[Start of QUOTED PASSAGE]

When will the code for pre-training model and training BPE tokenizer be available? #74

Closed a-green-hand-jack closed 1 month ago

a-green-hand-jack commented 3 months ago

Dear Authors:

I noticed that you have not yet made public the code for pretraining the model and training the BPE Tokenizer. I am very interested in this aspect and would like to inquire when you plan to release this code.

Additionally, I would like to know the time it took for you to train the Tokenizer. This information would help me understand your workflow and make necessary arrangements in my environment.

Thank you for your time and effort!

Zhihan1996 commented 1 month ago

Sorry for this super late reply!

Please refer to #76 for more information about pre-training.

For the tokenizer training, please see this scripts.

import argparse
from tokenizers import Tokenizer
from tokenizers.models import BPE
from tokenizers.trainers import BpeTrainer
from tokenizers.pre_tokenizers import Whitespace
from tokenizers.processors import TemplateProcessing
import os
import glob
import json
from multiprocessing import Pool, cpu_count
from pathlib import Path

def main(args):
    # paths = [str(x) for x in Path('/home/zhihan/dnabert_xl/splits').glob('**/*.fa')]
    paths = ["/home/user/local-private-zhihan/data/DNABERT-2/tokenizer/train.txt"]
    postfix = "_multi"

    vocab_size = args.vocab_size
    tokenizer = Tokenizer(BPE(unk_token="[UNK]"))
    trainer = BpeTrainer(special_tokens=["[UNK]", "[CLS]", "[SEP]", "[PAD]", "[MASK]"], vocab_size = vocab_size, min_frequency=2)

    tokenizer.pre_tokenizer = Whitespace()
    tokenizer.train(paths, trainer)
    tokenizer.post_processor = TemplateProcessing(
        single="[CLS] $A [SEP]",
        pair="[CLS] $A [SEP] $B:1 [SEP]:1",
        special_tokens=[
            ("[CLS]", tokenizer.token_to_id("[CLS]")),
            ("[SEP]", tokenizer.token_to_id("[SEP]")),
        ],
    )

    print("train finish")

    tokenizer_dir = args.tokenizer_dir + str(vocab_size) + postfix
    if not os.path.exists(tokenizer_dir):
        os.makedirs(tokenizer_dir)

[End of QUOTED PASSAGE]
[Start of SUPPLIED RECORDS]

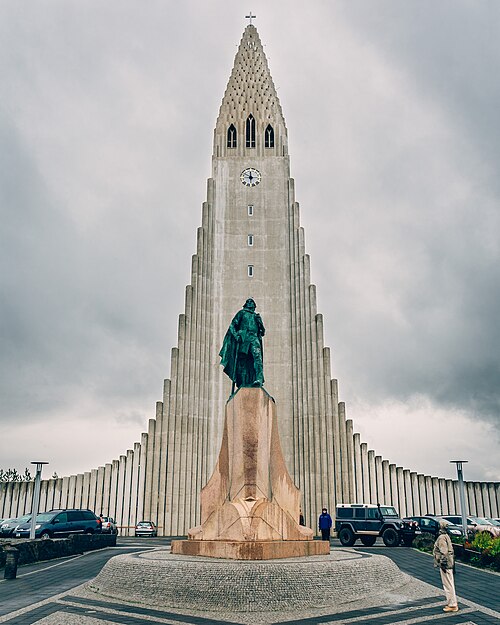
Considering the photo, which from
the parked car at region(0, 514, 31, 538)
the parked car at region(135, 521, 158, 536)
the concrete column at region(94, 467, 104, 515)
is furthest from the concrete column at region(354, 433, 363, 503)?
the parked car at region(0, 514, 31, 538)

[End of SUPPLIED RECORDS]

WHAT TO PRODUCE:
In the tokenizer thread above, please reproduce the passage beginning at the words "vocab_size = args.vocab_size" and stopping after "vocab_size = vocab_size, min_frequency=2)", renaming "min_frequency" to "min_count" wherever it appears.

RESULT:
vocab_size = args.vocab_size
    tokenizer = Tokenizer(BPE(unk_token="[UNK]"))
    trainer = BpeTrainer(special_tokens=["[UNK]", "[CLS]", "[SEP]", "[PAD]", "[MASK]"], vocab_size = vocab_size, min_count=2)